Nous étions occupés à franchir cet obstacle quand un jeune paysan, vêtu d’une veste toute déchirée et portant un fusil à deux coups sur son épaule, apparut subitement à nos regards.

M. de La Rouvrette l’embrassa tendrement, en l’appelant monsieur le chevalier ; enfin, arrivés sur le sommet de la bulle, nous trouvâmes encore un homme d’un certain âge, le corps recouvert d’une carmagnole, et armé également d’un fusil que mon compagnon salua profondément, en disant : Monseigneur, je suis bien heureux de vous retrouver en bonne santé ! Cet homme à la carmagnole n’était rien moins qu’un évêque.

Le prieur, le chevalier et l’évêque, après nous avoir promis de nous rejoindre, une fois leur faction finie, nous laissèrent alors, et nous poursuivîmes seuls notre chemin.

Une voix grave, sonore et cadencée, qui s’élevait solitaire au milieu du silence de la forêt, nous servait à guider nos pas. Nous arrivâmes ainsi en peu de minutes au milieu d’une vaste plate-forme, où un spectacle que je n’oublierai jamais se présenta à ma vue.

Une dizaine d’hommes agenouillés écoutaient un prêtre qui, revêtu de sa chasuble, récitait le bréviaire ; près d’eux reposaient à terre leurs fusils.

Je dois rendre celle justice à ce pieux auditoire de constater que pas un de ceux qui le composaient ne se dérangea à notre apparition. La voix du prêtre continua à retentir calme et sonore.

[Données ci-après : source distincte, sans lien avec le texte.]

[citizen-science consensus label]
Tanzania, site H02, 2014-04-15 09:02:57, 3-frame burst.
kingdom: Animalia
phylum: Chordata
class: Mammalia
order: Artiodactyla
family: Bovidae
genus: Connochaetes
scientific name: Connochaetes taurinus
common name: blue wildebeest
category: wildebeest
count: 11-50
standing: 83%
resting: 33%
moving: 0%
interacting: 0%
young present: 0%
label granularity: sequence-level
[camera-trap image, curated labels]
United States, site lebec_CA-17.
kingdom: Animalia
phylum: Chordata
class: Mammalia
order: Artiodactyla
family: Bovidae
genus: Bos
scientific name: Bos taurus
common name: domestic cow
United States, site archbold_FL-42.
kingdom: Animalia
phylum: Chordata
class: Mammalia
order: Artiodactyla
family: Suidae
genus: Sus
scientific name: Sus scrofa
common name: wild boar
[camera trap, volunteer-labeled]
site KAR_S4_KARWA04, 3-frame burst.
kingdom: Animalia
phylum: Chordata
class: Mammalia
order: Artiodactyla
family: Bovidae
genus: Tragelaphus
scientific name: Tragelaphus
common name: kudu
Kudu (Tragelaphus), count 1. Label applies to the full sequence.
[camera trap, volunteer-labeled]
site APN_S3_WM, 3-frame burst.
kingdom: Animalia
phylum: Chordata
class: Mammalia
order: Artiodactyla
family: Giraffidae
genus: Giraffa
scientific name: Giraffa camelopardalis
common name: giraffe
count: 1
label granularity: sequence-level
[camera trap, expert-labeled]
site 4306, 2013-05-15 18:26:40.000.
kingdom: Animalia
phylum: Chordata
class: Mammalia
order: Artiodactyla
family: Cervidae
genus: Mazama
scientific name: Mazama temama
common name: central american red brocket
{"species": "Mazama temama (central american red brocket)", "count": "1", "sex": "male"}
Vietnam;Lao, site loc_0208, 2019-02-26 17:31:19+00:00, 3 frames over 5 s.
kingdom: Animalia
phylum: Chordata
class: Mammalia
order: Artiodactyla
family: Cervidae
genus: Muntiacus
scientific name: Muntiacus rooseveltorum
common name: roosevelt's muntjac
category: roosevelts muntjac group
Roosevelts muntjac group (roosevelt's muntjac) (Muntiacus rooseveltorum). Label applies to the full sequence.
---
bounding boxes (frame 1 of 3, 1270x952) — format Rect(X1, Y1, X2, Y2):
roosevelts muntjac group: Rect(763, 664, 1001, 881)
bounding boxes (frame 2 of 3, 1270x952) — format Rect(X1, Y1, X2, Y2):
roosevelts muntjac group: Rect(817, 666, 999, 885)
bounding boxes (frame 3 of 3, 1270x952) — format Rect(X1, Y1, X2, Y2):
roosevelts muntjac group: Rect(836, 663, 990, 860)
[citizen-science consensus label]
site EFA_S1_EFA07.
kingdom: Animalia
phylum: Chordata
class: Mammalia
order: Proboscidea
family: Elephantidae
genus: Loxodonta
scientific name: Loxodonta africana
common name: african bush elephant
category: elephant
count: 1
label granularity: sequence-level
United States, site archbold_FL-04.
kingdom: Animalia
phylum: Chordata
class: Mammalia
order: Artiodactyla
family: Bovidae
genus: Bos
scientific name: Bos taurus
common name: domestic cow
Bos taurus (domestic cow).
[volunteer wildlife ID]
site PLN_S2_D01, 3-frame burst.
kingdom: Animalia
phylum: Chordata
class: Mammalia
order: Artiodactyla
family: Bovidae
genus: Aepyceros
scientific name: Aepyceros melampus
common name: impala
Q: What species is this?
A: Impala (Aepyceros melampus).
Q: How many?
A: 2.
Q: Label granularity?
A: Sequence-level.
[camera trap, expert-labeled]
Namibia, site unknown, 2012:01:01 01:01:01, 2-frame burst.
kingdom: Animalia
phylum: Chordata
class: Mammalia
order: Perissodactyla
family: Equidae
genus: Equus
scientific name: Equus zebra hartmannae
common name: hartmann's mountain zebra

Le soleil, déclinant alors à l’horizon, filtrait à travers les branches et produisait un prisme singulier, qui rappelait assez les teintes douces, et animées tout à la fois que donnent les vitraux des églises.

Ce fait, en continuant à exalter mon imagination déjà vivement excitée par le milieu tout à fait exceptionnel dans lequel je me trouvais, me causa une curieuse hallucination. La voix du prêtre se changea pour moi en un chœur, les voûtes de verdure en arceaux d’église, les haillons des officiants en ornements sacerdotaux, et je ne tardai pas à me croire reporté aux temps passés et assistant à une cérémonie religieuse dans la cathédrale de ma ville !

L’office terminé, les chanoines, — car presque tous ces prétendus paysans étaient des chanoines, — entourèrent M. de La Rouvrette, et l’accablèrent d’amitiés.